You know how so many people get depressed on New Year’s Eve because, for some reason, they feel obligated to trot out all the things they didn’t accomplish and stare really hard at all the ways they haven’t been amazing? Well, dammit, I want to get on that bummer-train too! Why should an old hag like me be left out of this tradition of being bummed out at impossible life standards not being met and epic dreams not coming true? I’ve got myself one ticket for the sleeper car reserved for the UN-COOLEST-PEOPLE that offers sparkling beverages that have gone flat and stale.
(Are they completely unaware that I will write books that will be made into movies and shows and that I will write starring characters that kick mother-fucking-ass for both of them?! And that when I accept my awards for best screenplays (shut up – I’m totally going to learn how to do this soon) wearing my beautiful black suit covered in real butterflies I will be thanking them for being such inspiring women?! DO THEY NOT KNOW THIS YET?)*
Clearly I have failed at my coolness goals once again.**
Hang on, you know what?
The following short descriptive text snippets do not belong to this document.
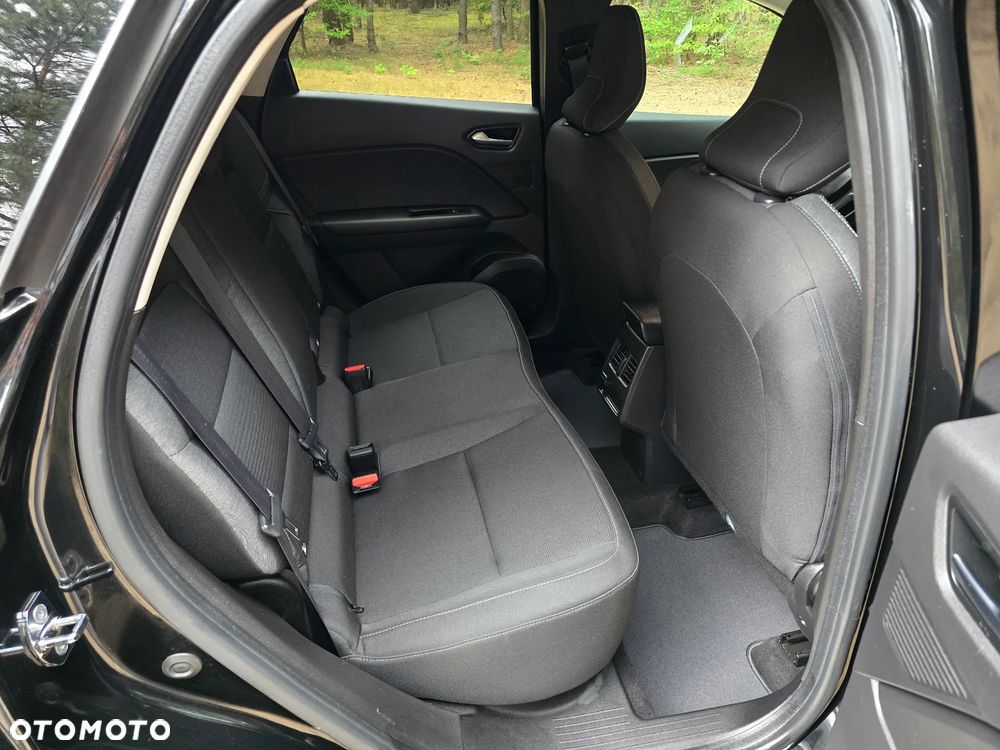 Renault Captur - 22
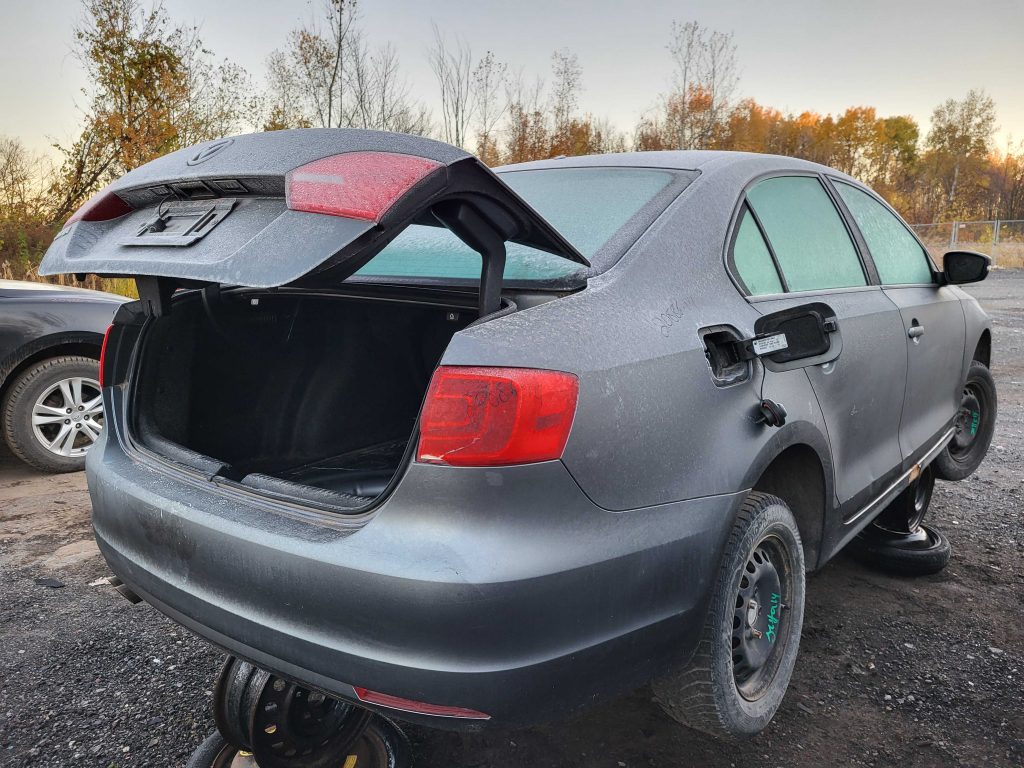 VOLKSWAGEN JETTA 2014
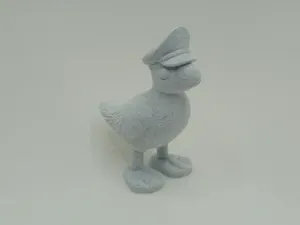 Coole Vogel-Figur mit Muetze – stilisierte Deko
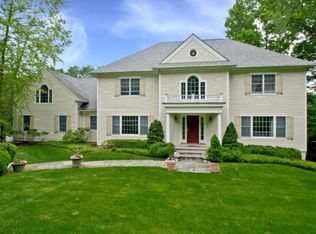 7 Gifford Lake Dr, Armonk, NY 10504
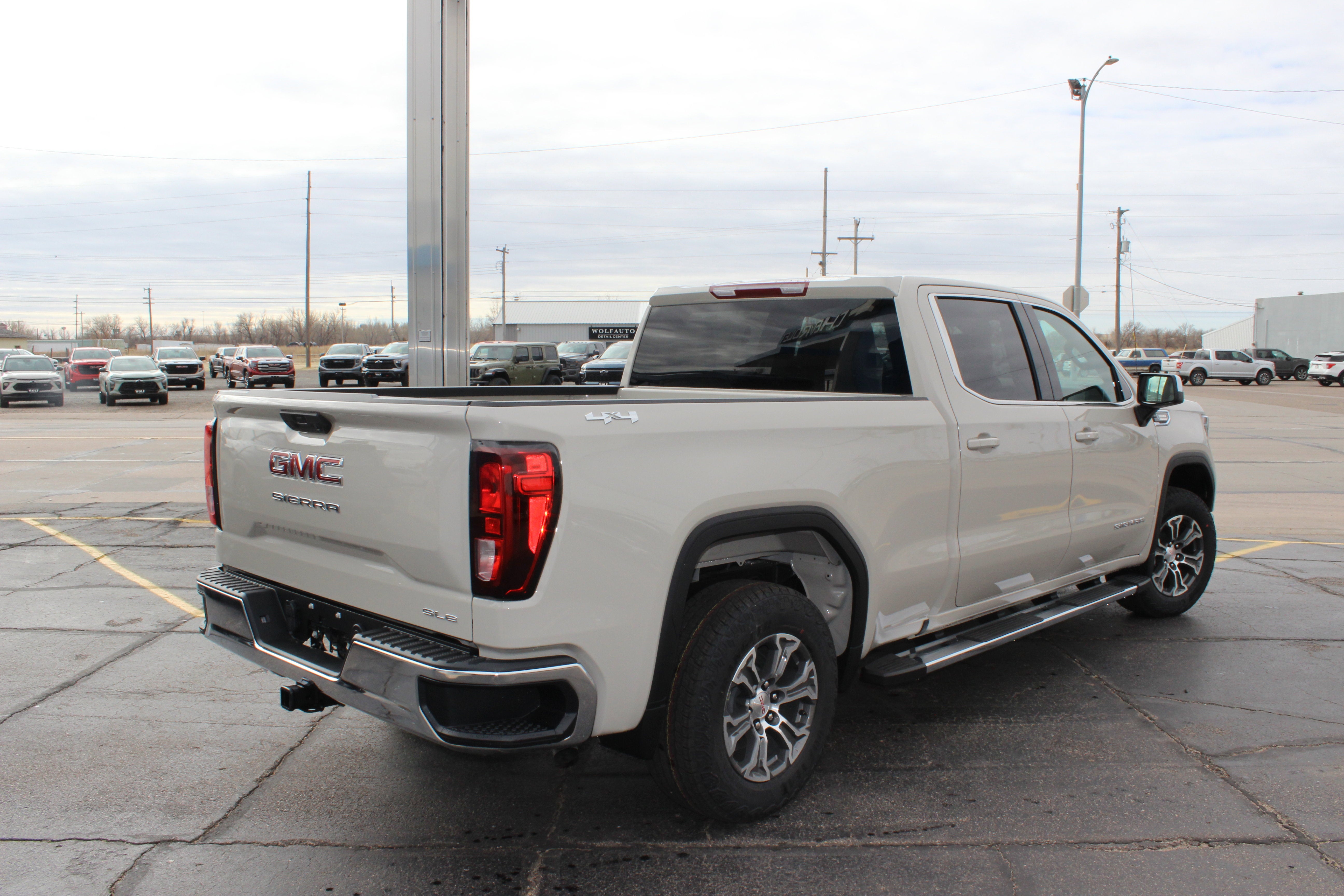 2026 GMC Sierra 1500 SLE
This is bogus. Everyone I know has some day or thing that is magical for them. Some belief that helps them hang on through the rough times. Some of you believe in God. Some of you believe in multiple Gods. Some of you, and may God help you, believe in Santa Clause. Some of you truly believe in elves and fairies and fairytales. I don’t believe in any of that.
I believe in new beginnings. I believe in fresh chapters. Blank pages upon which anything may be written. This day is the symbolic changing of the year. It’s merely symbolic because calenders are a thing humans invented to mark time and get depressed about, not nature. Nature didn’t need this artifice and I think some people could successfully argue that nothing changes between today and tomorrow. The Chinese new year isn’t for another month and a half so for some people the symbolic change isn’t even happening tonight.
Feel free to call this the one little bit of “magic” I believe in. That we can reset ourselves and our attitudes. Yeah, maybe by tomorrow morning reality kicks my ass. No matter how often that happens, I still believe that New Year’s Eve is the night to recalibrate our wishes, our goals, our intentions. It’s not the time to look back at how much you didn’t do but to remember that as long as you aren’t dead yet, you just might have time to do a few more things.
But tonight doesn’t require lists or declared goals or intentions if you don’t want it to. It can be a quiet meditation. One to clear your head completely or one to fill your head with your favorite things. How you view this turning of the calendar is up to you.
I choose to stay home and drink beer and sometimes champagne and think about good things. I think about how I’d like to improve myself as a person. We are always in the process of “becoming” until we die so that even though I’m middle aged now, I imagine how I’d like to be a new improved version of myself each year I’m still stuck on this earth.
I’m not even going to “look back” on this year in the systematic way I usually do. I’m not interested in summing up or keeping score. I’m not going to go look at my post from a year ago to see what I said and see how it compared to the actual year that unfolded. For the moment I still have my memory and don’t need to poke it. I’m more interested in the now and the future and all the possibilities that lie in between those two points.
Maybe a little later I’ll write my version of mapping the future in a series of lists.
If new beginnings was my religion, lists would be my scripture.
*It would seem so. Sigh.
**Clearly they will never read this post and this is an unnecessary precaution but I once said I’d never marry a Sagittarius and you can see how THAT turned out**. So just in case of impossible cases: Jasika and Kirsten, please don’t worry that I’ve pointed you out as top of my cool-women-O-meter. I know you’re human. I fully expect human-ness of you. No crazy-ass fan-hood going on here. Spit-promise!****
***I married a Sagittarius.
****I can see how a spit promise might seem a little on the creepy side. I’m not taking it back though. It’s less creepy than a blood-promise and due to the ick-factor, much more serious than a pinky-promise.